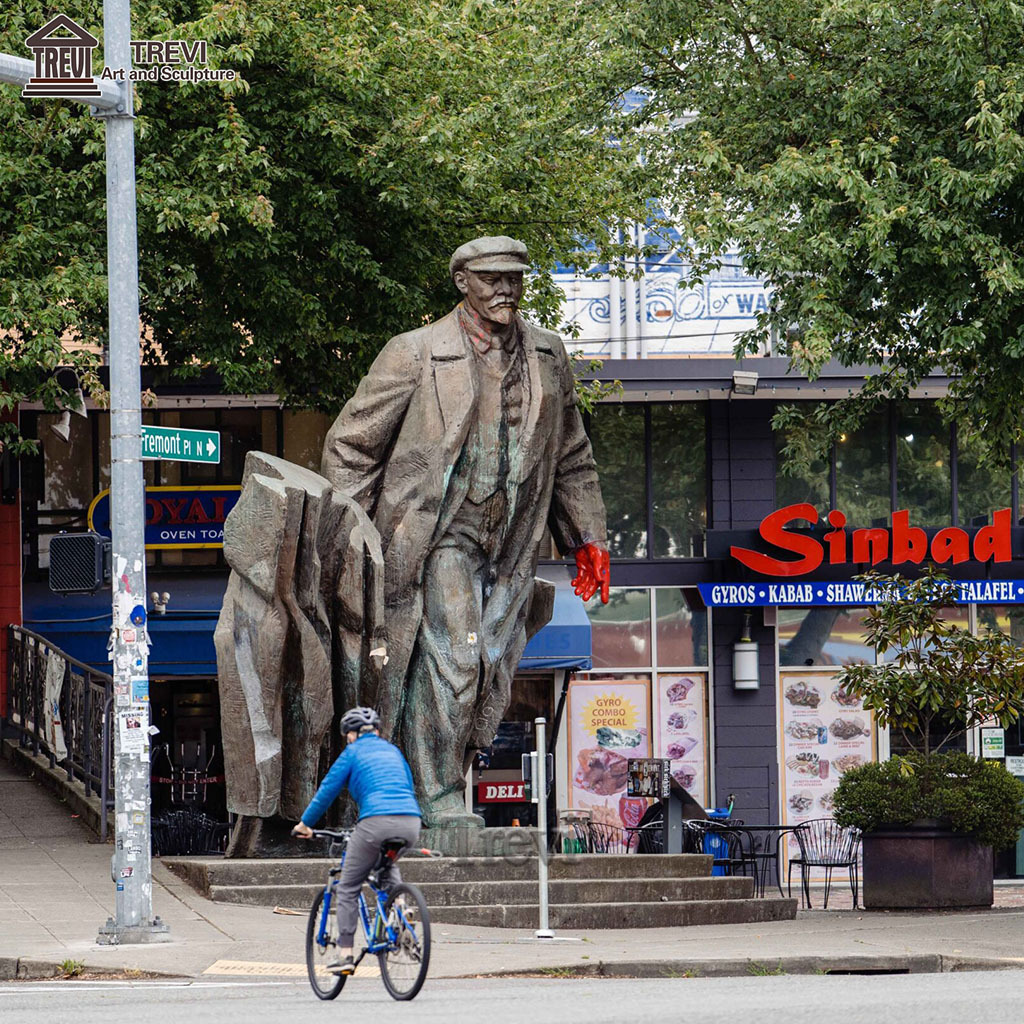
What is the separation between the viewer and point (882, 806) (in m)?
16.2

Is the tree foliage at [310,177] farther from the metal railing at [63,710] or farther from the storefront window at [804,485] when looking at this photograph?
the storefront window at [804,485]

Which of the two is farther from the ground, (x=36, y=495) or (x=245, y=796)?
(x=36, y=495)

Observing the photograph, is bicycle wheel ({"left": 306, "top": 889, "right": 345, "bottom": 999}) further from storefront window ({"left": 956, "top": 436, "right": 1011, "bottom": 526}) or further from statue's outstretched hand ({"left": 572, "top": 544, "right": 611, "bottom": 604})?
storefront window ({"left": 956, "top": 436, "right": 1011, "bottom": 526})

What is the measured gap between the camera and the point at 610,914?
12906mm

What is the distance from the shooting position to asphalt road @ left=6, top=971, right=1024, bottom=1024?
820cm

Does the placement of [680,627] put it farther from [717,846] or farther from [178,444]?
[178,444]

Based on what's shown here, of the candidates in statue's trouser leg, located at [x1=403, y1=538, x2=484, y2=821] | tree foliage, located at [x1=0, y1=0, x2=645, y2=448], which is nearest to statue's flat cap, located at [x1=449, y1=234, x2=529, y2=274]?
statue's trouser leg, located at [x1=403, y1=538, x2=484, y2=821]

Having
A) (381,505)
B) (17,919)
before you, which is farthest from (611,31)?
(17,919)

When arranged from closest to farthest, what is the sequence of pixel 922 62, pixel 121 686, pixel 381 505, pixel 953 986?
pixel 953 986, pixel 121 686, pixel 381 505, pixel 922 62

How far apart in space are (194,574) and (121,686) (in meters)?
10.8

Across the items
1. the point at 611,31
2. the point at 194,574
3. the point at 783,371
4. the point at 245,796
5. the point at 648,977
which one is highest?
→ the point at 611,31

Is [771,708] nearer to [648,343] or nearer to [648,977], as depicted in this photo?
[648,343]

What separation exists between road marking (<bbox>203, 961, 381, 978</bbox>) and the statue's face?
15.2ft

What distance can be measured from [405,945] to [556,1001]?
728mm
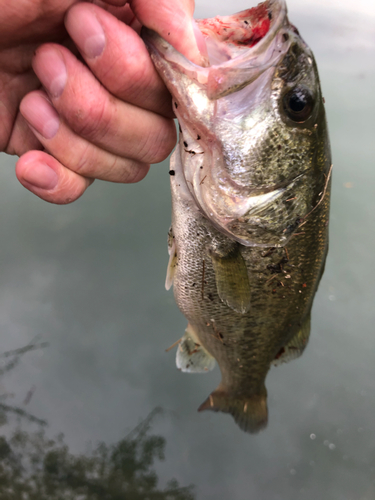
########################################
Goal:
List every line in the data above that contains the string "left". Letter case must match.

Response for this exercise:
Observing the photograph, is bicycle wheel ({"left": 306, "top": 889, "right": 345, "bottom": 999}) further from storefront window ({"left": 956, "top": 436, "right": 1011, "bottom": 526}) or further from statue's outstretched hand ({"left": 572, "top": 544, "right": 611, "bottom": 604})?
storefront window ({"left": 956, "top": 436, "right": 1011, "bottom": 526})
What is the distance from the shooting position to asphalt road @ left=6, top=971, right=1024, bottom=1024?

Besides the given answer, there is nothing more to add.